EXIMBank’s chief executive, Navin Dookeran, made this disclosure in responding to questions from Express Business on the facility that was rolled out by the Government in the 2018 fiscal year.
Dookeran said: “The EXIMBank Foreign Exchange Facility which we established in 2018 is now fully operational. Consistent with its mandate to promote non-energy exports, the EXIMBank is now able to fund its foreign exchange account, with US$100 million in the first instance, to meet the foreign exchange requirements of certain qualifying non-oil domestic manufacturers.”
He said the EXIMBank was initially allocated US$10 million in 2018, a further US$10 million in mid 2019 and now a further US$30 million in January 2020. The US$30 million was first disclosed by Prime Minister Dr Keith Rowley in an interview with CNC3’s Khamal Georges.
Dookeran noted that Rowley had stated during the interview that the “pilot project” was working. Rowley had said the Government had tried to make foreign exchange available and the “pilot project” was working.
“Applications which are now being processed are aligned with the export-driven plans of our domestic manufacturers, thereby consolidating investor confidence in our economy and at the same time contributing to the expansion and competitiveness of our non-energy base,” said Dookeran.

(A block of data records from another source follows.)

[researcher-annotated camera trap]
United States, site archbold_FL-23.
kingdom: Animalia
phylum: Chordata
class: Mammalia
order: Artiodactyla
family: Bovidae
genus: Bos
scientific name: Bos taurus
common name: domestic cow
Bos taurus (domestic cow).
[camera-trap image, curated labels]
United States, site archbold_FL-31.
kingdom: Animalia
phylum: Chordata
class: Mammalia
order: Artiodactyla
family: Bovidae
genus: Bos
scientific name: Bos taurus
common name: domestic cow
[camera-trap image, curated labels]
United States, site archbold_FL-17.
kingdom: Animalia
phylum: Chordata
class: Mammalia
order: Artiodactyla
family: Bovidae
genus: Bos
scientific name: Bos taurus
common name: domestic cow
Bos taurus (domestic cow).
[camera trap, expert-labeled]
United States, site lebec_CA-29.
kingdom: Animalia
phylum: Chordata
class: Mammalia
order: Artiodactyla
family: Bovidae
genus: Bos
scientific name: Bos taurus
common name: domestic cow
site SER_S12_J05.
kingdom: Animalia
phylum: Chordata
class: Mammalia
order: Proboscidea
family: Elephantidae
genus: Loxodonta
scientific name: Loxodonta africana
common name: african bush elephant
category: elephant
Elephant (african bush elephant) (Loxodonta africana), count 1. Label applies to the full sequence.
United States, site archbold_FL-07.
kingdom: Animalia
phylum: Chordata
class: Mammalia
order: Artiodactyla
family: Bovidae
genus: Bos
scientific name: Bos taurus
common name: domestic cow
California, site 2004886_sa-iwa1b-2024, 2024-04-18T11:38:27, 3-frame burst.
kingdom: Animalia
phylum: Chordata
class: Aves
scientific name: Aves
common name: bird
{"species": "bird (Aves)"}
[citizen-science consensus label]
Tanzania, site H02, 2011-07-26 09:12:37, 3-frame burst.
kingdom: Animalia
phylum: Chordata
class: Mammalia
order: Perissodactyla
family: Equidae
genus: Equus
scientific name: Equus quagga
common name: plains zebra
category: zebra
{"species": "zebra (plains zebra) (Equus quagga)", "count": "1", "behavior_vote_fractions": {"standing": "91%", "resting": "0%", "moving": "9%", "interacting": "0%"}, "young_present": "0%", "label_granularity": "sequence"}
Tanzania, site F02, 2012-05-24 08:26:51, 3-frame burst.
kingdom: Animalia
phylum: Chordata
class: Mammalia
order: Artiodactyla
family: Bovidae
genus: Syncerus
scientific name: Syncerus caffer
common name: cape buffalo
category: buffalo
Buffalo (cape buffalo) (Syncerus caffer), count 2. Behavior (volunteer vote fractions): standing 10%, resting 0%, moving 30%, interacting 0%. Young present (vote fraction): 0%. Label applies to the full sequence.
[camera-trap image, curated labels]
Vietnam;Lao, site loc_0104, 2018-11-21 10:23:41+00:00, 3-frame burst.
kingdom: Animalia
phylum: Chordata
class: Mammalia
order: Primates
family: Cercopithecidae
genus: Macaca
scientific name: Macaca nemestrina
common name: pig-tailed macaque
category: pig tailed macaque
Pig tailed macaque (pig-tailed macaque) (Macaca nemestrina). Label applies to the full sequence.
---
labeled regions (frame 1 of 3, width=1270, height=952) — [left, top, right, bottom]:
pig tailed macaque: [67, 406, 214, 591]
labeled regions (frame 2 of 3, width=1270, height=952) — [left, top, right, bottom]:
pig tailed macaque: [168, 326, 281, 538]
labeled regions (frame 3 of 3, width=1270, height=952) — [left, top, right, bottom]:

In announcing the facility, Finance Minister Colm Imbert told Parliament in his 2018 budget presentation: “One of the major challenges for exporters at this time is access to foreign exchange for raw materials and other essential inputs into manufacturing. To address this problem, we are establishing a facility to allow eligible exporters to access foreign exchange. In furtherance of this objective we will request the Central Bank to license the EXIMBank as a dealer in foreign exchange and give the EXIMBank the responsibility to allocate foreign exchange to exporters.
“In the first instance, the facility would be capitalised at US$100 million and will be available in fiscal 2018. The facility will fund the operations and import requirements of our local manufacturers and exporters. To qualify, at least 30 per cent of a business’s production must be for export.”
Responding to questions on whether there was a change in the execution of the facility to account for the difference between the minister’s announcement of US$100 million and the actual disbursement of US$21.8 million, Dookeran said: “It is my understanding that the EXIMBank has access to US$100 million, as a pilot project for manufacturers, but it is being approved in tranches.
“In mid 2019, we conducted empirical testing with the T&T Manufacturers Association to redesign the facility and the allocation amounts to better meet the needs of manufacturers. The EXIMBank-TTMA collaboration has resulted in a client-centric approach to the delivery.”